● REQUIREMENT 1:
Rewrite the stretch of the robodebt article from "A week before" through "previously made contact.", swapping "fortnightly" for "two-week".
● REQUIREMENT 2:
According to the robodebt article, what amount did Centrelink say was owed for Austudy support?

● DOCUMENT SEGMENT:
Centrelink’s controversial robo-debt system was this week exposed by a court as having no legal basis. But Centrelink and the Federal Government appear not to have listened, already indicating it may still be up to welfare recipients to prove they were not overpaid, rather than the other way around, argues Terry Carney.

Nov 29, 2019, updated Nov 29, 2019
Photo: supplied

Photo: supplied

Three years after legal experts laid out their reasons why robodebt was wrong in law and wrong in maths, the government has folded its tent, conceding all points just before trial of the test case conducted in the name of 33 year old local government employee Deanne Amato.

Deanna Amato found out about her alleged robodebt in January when her full tax return was intercepted and taken from her, all $1709.87 of it.

Centrelink said she owed a debt of $2,754 for Austudy support it said she was overpaid while studying in 2012.

It had sent letters to her old address.

A week before court orders were finalised on Wednesday, a Centrelink internal email dated November 19 advised that debts would no longer be asserted on the basis of overpayments suggested by data-matched estimates of averaged fortnightly earnings, but only by overpayments calculated on the basis of actual earnings in the relevant fortnights.

All past debts would be “methodically” reviewed, starting with those where people had not previously made contact.

Why the government caved

Wednesday’s court order makes clear why the government folded.

It confirms that averages provide no evidence at all, and that Centrelink cannot “reverse the onus of proof” to require people to prove they do not have a debt.

It must itself establish that there is a debt.

There are no acceptable half measures on either point, so this should mean that robodebt has ended and all 300,000 or so alleged debts collected on this basis should be refunded with interest, and perhaps also an apology for distress caused by acting unlawfully.

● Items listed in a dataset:
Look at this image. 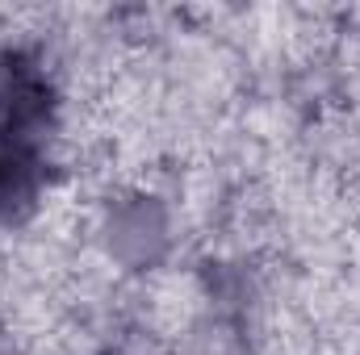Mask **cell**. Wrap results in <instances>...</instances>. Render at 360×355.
Returning a JSON list of instances; mask_svg holds the SVG:
<instances>
[{
    "label": "cell",
    "instance_id": "cell-1",
    "mask_svg": "<svg viewBox=\"0 0 360 355\" xmlns=\"http://www.w3.org/2000/svg\"><path fill=\"white\" fill-rule=\"evenodd\" d=\"M46 188V163L42 147L25 142H0V222L25 217Z\"/></svg>",
    "mask_w": 360,
    "mask_h": 355
}]
</instances>
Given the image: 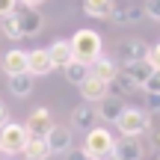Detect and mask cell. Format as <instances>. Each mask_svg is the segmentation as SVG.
<instances>
[{"label": "cell", "mask_w": 160, "mask_h": 160, "mask_svg": "<svg viewBox=\"0 0 160 160\" xmlns=\"http://www.w3.org/2000/svg\"><path fill=\"white\" fill-rule=\"evenodd\" d=\"M125 107H128L125 101H119V98H110V95H107V98H104V101L95 107V113H98V119H101V122L116 125V122L122 119V113H125Z\"/></svg>", "instance_id": "cell-12"}, {"label": "cell", "mask_w": 160, "mask_h": 160, "mask_svg": "<svg viewBox=\"0 0 160 160\" xmlns=\"http://www.w3.org/2000/svg\"><path fill=\"white\" fill-rule=\"evenodd\" d=\"M107 89H110V98H119V101H125L128 95H133V92H137V86H133L131 80H128V77L119 71V74L110 80V86H107Z\"/></svg>", "instance_id": "cell-19"}, {"label": "cell", "mask_w": 160, "mask_h": 160, "mask_svg": "<svg viewBox=\"0 0 160 160\" xmlns=\"http://www.w3.org/2000/svg\"><path fill=\"white\" fill-rule=\"evenodd\" d=\"M142 9H145V15H148V18L160 21V0H148V3H145Z\"/></svg>", "instance_id": "cell-28"}, {"label": "cell", "mask_w": 160, "mask_h": 160, "mask_svg": "<svg viewBox=\"0 0 160 160\" xmlns=\"http://www.w3.org/2000/svg\"><path fill=\"white\" fill-rule=\"evenodd\" d=\"M95 122H98V113H95V107L92 104H77L74 110H71V128H80V131H92L95 128Z\"/></svg>", "instance_id": "cell-13"}, {"label": "cell", "mask_w": 160, "mask_h": 160, "mask_svg": "<svg viewBox=\"0 0 160 160\" xmlns=\"http://www.w3.org/2000/svg\"><path fill=\"white\" fill-rule=\"evenodd\" d=\"M145 148L139 139H131V137H122L116 139V148H113V160H142Z\"/></svg>", "instance_id": "cell-10"}, {"label": "cell", "mask_w": 160, "mask_h": 160, "mask_svg": "<svg viewBox=\"0 0 160 160\" xmlns=\"http://www.w3.org/2000/svg\"><path fill=\"white\" fill-rule=\"evenodd\" d=\"M53 125H57V122H53V116H51V110H48V107L33 110V113H30V119L24 122V128L30 131V137H45Z\"/></svg>", "instance_id": "cell-7"}, {"label": "cell", "mask_w": 160, "mask_h": 160, "mask_svg": "<svg viewBox=\"0 0 160 160\" xmlns=\"http://www.w3.org/2000/svg\"><path fill=\"white\" fill-rule=\"evenodd\" d=\"M77 89H80V95H83V101H86V104H101L104 98L110 95L107 83H104V80H98V77H86L83 83L77 86Z\"/></svg>", "instance_id": "cell-11"}, {"label": "cell", "mask_w": 160, "mask_h": 160, "mask_svg": "<svg viewBox=\"0 0 160 160\" xmlns=\"http://www.w3.org/2000/svg\"><path fill=\"white\" fill-rule=\"evenodd\" d=\"M116 9L113 0H83V12L89 18H110Z\"/></svg>", "instance_id": "cell-20"}, {"label": "cell", "mask_w": 160, "mask_h": 160, "mask_svg": "<svg viewBox=\"0 0 160 160\" xmlns=\"http://www.w3.org/2000/svg\"><path fill=\"white\" fill-rule=\"evenodd\" d=\"M18 21H21V36H39L45 27V18L39 15V9H21Z\"/></svg>", "instance_id": "cell-17"}, {"label": "cell", "mask_w": 160, "mask_h": 160, "mask_svg": "<svg viewBox=\"0 0 160 160\" xmlns=\"http://www.w3.org/2000/svg\"><path fill=\"white\" fill-rule=\"evenodd\" d=\"M154 148H157V154H160V133L154 137Z\"/></svg>", "instance_id": "cell-34"}, {"label": "cell", "mask_w": 160, "mask_h": 160, "mask_svg": "<svg viewBox=\"0 0 160 160\" xmlns=\"http://www.w3.org/2000/svg\"><path fill=\"white\" fill-rule=\"evenodd\" d=\"M62 74H65V80H68V83L80 86L86 77H89V65H86V62H80V59H71V62L62 68Z\"/></svg>", "instance_id": "cell-22"}, {"label": "cell", "mask_w": 160, "mask_h": 160, "mask_svg": "<svg viewBox=\"0 0 160 160\" xmlns=\"http://www.w3.org/2000/svg\"><path fill=\"white\" fill-rule=\"evenodd\" d=\"M0 68H3L6 77L24 74V71H27V51H21V48H9V51L3 53V59H0Z\"/></svg>", "instance_id": "cell-9"}, {"label": "cell", "mask_w": 160, "mask_h": 160, "mask_svg": "<svg viewBox=\"0 0 160 160\" xmlns=\"http://www.w3.org/2000/svg\"><path fill=\"white\" fill-rule=\"evenodd\" d=\"M145 92H160V71H151V77L142 83Z\"/></svg>", "instance_id": "cell-27"}, {"label": "cell", "mask_w": 160, "mask_h": 160, "mask_svg": "<svg viewBox=\"0 0 160 160\" xmlns=\"http://www.w3.org/2000/svg\"><path fill=\"white\" fill-rule=\"evenodd\" d=\"M116 128L122 131V137L139 139L145 131H148V113H145V110H137V107H125V113H122V119L116 122Z\"/></svg>", "instance_id": "cell-4"}, {"label": "cell", "mask_w": 160, "mask_h": 160, "mask_svg": "<svg viewBox=\"0 0 160 160\" xmlns=\"http://www.w3.org/2000/svg\"><path fill=\"white\" fill-rule=\"evenodd\" d=\"M53 71V62L51 57H48V48H33V51H27V74L33 77H45Z\"/></svg>", "instance_id": "cell-6"}, {"label": "cell", "mask_w": 160, "mask_h": 160, "mask_svg": "<svg viewBox=\"0 0 160 160\" xmlns=\"http://www.w3.org/2000/svg\"><path fill=\"white\" fill-rule=\"evenodd\" d=\"M33 86H36V77L33 74H15V77H9V92L15 98H27L30 92H33Z\"/></svg>", "instance_id": "cell-18"}, {"label": "cell", "mask_w": 160, "mask_h": 160, "mask_svg": "<svg viewBox=\"0 0 160 160\" xmlns=\"http://www.w3.org/2000/svg\"><path fill=\"white\" fill-rule=\"evenodd\" d=\"M48 57H51L53 68H65V65L74 59V53H71V42L68 39H57L51 48H48Z\"/></svg>", "instance_id": "cell-16"}, {"label": "cell", "mask_w": 160, "mask_h": 160, "mask_svg": "<svg viewBox=\"0 0 160 160\" xmlns=\"http://www.w3.org/2000/svg\"><path fill=\"white\" fill-rule=\"evenodd\" d=\"M71 53H74V59H80V62H95L98 57L104 53V39L98 30H89V27H80L74 36H71Z\"/></svg>", "instance_id": "cell-1"}, {"label": "cell", "mask_w": 160, "mask_h": 160, "mask_svg": "<svg viewBox=\"0 0 160 160\" xmlns=\"http://www.w3.org/2000/svg\"><path fill=\"white\" fill-rule=\"evenodd\" d=\"M86 151L89 160H113V148H116V137L107 128H92L86 131V142L80 145Z\"/></svg>", "instance_id": "cell-2"}, {"label": "cell", "mask_w": 160, "mask_h": 160, "mask_svg": "<svg viewBox=\"0 0 160 160\" xmlns=\"http://www.w3.org/2000/svg\"><path fill=\"white\" fill-rule=\"evenodd\" d=\"M18 3H24L27 9H36V6H39V3H45V0H18Z\"/></svg>", "instance_id": "cell-33"}, {"label": "cell", "mask_w": 160, "mask_h": 160, "mask_svg": "<svg viewBox=\"0 0 160 160\" xmlns=\"http://www.w3.org/2000/svg\"><path fill=\"white\" fill-rule=\"evenodd\" d=\"M119 71H122V74H125L128 80H131L137 89H142V83L151 77V65L145 62V59H137V62H125Z\"/></svg>", "instance_id": "cell-14"}, {"label": "cell", "mask_w": 160, "mask_h": 160, "mask_svg": "<svg viewBox=\"0 0 160 160\" xmlns=\"http://www.w3.org/2000/svg\"><path fill=\"white\" fill-rule=\"evenodd\" d=\"M24 157H33V160H48L51 157V148H48L45 137H30L27 145H24Z\"/></svg>", "instance_id": "cell-21"}, {"label": "cell", "mask_w": 160, "mask_h": 160, "mask_svg": "<svg viewBox=\"0 0 160 160\" xmlns=\"http://www.w3.org/2000/svg\"><path fill=\"white\" fill-rule=\"evenodd\" d=\"M116 74H119V65H116L110 57H104V53L95 59V62H89V77H98V80H104L107 86H110V80H113Z\"/></svg>", "instance_id": "cell-15"}, {"label": "cell", "mask_w": 160, "mask_h": 160, "mask_svg": "<svg viewBox=\"0 0 160 160\" xmlns=\"http://www.w3.org/2000/svg\"><path fill=\"white\" fill-rule=\"evenodd\" d=\"M30 139V131L21 125V122H6L0 128V154L6 157H15V154H24V145Z\"/></svg>", "instance_id": "cell-3"}, {"label": "cell", "mask_w": 160, "mask_h": 160, "mask_svg": "<svg viewBox=\"0 0 160 160\" xmlns=\"http://www.w3.org/2000/svg\"><path fill=\"white\" fill-rule=\"evenodd\" d=\"M154 160H160V154H157V157H154Z\"/></svg>", "instance_id": "cell-37"}, {"label": "cell", "mask_w": 160, "mask_h": 160, "mask_svg": "<svg viewBox=\"0 0 160 160\" xmlns=\"http://www.w3.org/2000/svg\"><path fill=\"white\" fill-rule=\"evenodd\" d=\"M145 104H148L145 113H160V92H145Z\"/></svg>", "instance_id": "cell-26"}, {"label": "cell", "mask_w": 160, "mask_h": 160, "mask_svg": "<svg viewBox=\"0 0 160 160\" xmlns=\"http://www.w3.org/2000/svg\"><path fill=\"white\" fill-rule=\"evenodd\" d=\"M45 142L51 148V154H68L74 148V133L71 128H62V125H53L51 131L45 133Z\"/></svg>", "instance_id": "cell-5"}, {"label": "cell", "mask_w": 160, "mask_h": 160, "mask_svg": "<svg viewBox=\"0 0 160 160\" xmlns=\"http://www.w3.org/2000/svg\"><path fill=\"white\" fill-rule=\"evenodd\" d=\"M65 160H89V157H86V151H83V148H71L68 154H65Z\"/></svg>", "instance_id": "cell-31"}, {"label": "cell", "mask_w": 160, "mask_h": 160, "mask_svg": "<svg viewBox=\"0 0 160 160\" xmlns=\"http://www.w3.org/2000/svg\"><path fill=\"white\" fill-rule=\"evenodd\" d=\"M110 21H113V24H131V9H128V6L119 9V6H116L113 15H110Z\"/></svg>", "instance_id": "cell-25"}, {"label": "cell", "mask_w": 160, "mask_h": 160, "mask_svg": "<svg viewBox=\"0 0 160 160\" xmlns=\"http://www.w3.org/2000/svg\"><path fill=\"white\" fill-rule=\"evenodd\" d=\"M24 160H33V157H24Z\"/></svg>", "instance_id": "cell-35"}, {"label": "cell", "mask_w": 160, "mask_h": 160, "mask_svg": "<svg viewBox=\"0 0 160 160\" xmlns=\"http://www.w3.org/2000/svg\"><path fill=\"white\" fill-rule=\"evenodd\" d=\"M15 9H18V0H0V18L12 15Z\"/></svg>", "instance_id": "cell-29"}, {"label": "cell", "mask_w": 160, "mask_h": 160, "mask_svg": "<svg viewBox=\"0 0 160 160\" xmlns=\"http://www.w3.org/2000/svg\"><path fill=\"white\" fill-rule=\"evenodd\" d=\"M0 30H3V36H6V39H12V42L24 39V36H21V21H18V12L0 18Z\"/></svg>", "instance_id": "cell-23"}, {"label": "cell", "mask_w": 160, "mask_h": 160, "mask_svg": "<svg viewBox=\"0 0 160 160\" xmlns=\"http://www.w3.org/2000/svg\"><path fill=\"white\" fill-rule=\"evenodd\" d=\"M128 9H131V24H137V21H142V18H145V9H142V6H128Z\"/></svg>", "instance_id": "cell-30"}, {"label": "cell", "mask_w": 160, "mask_h": 160, "mask_svg": "<svg viewBox=\"0 0 160 160\" xmlns=\"http://www.w3.org/2000/svg\"><path fill=\"white\" fill-rule=\"evenodd\" d=\"M145 53H148V45H145L142 39H133V36H128V39H122L119 45H116V57H122L125 62L145 59Z\"/></svg>", "instance_id": "cell-8"}, {"label": "cell", "mask_w": 160, "mask_h": 160, "mask_svg": "<svg viewBox=\"0 0 160 160\" xmlns=\"http://www.w3.org/2000/svg\"><path fill=\"white\" fill-rule=\"evenodd\" d=\"M6 122H9V110H6V104L0 101V128H3Z\"/></svg>", "instance_id": "cell-32"}, {"label": "cell", "mask_w": 160, "mask_h": 160, "mask_svg": "<svg viewBox=\"0 0 160 160\" xmlns=\"http://www.w3.org/2000/svg\"><path fill=\"white\" fill-rule=\"evenodd\" d=\"M145 62L151 65V71H160V42H157V45H148V53H145Z\"/></svg>", "instance_id": "cell-24"}, {"label": "cell", "mask_w": 160, "mask_h": 160, "mask_svg": "<svg viewBox=\"0 0 160 160\" xmlns=\"http://www.w3.org/2000/svg\"><path fill=\"white\" fill-rule=\"evenodd\" d=\"M6 160H15V157H6Z\"/></svg>", "instance_id": "cell-36"}]
</instances>
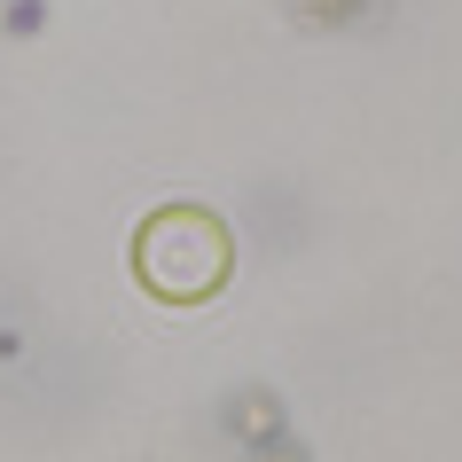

● RESULT 1:
A week before court orders were finalised on Wednesday, a Centrelink internal email dated November 19 advised that debts would no longer be asserted on the basis of overpayments suggested by data-matched estimates of averaged two-week earnings, but only by overpayments calculated on the basis of actual earnings in the relevant fortnights.

All past debts would be “methodically” reviewed, starting with those where people had not previously made contact.

● RESULT 2:
$2,754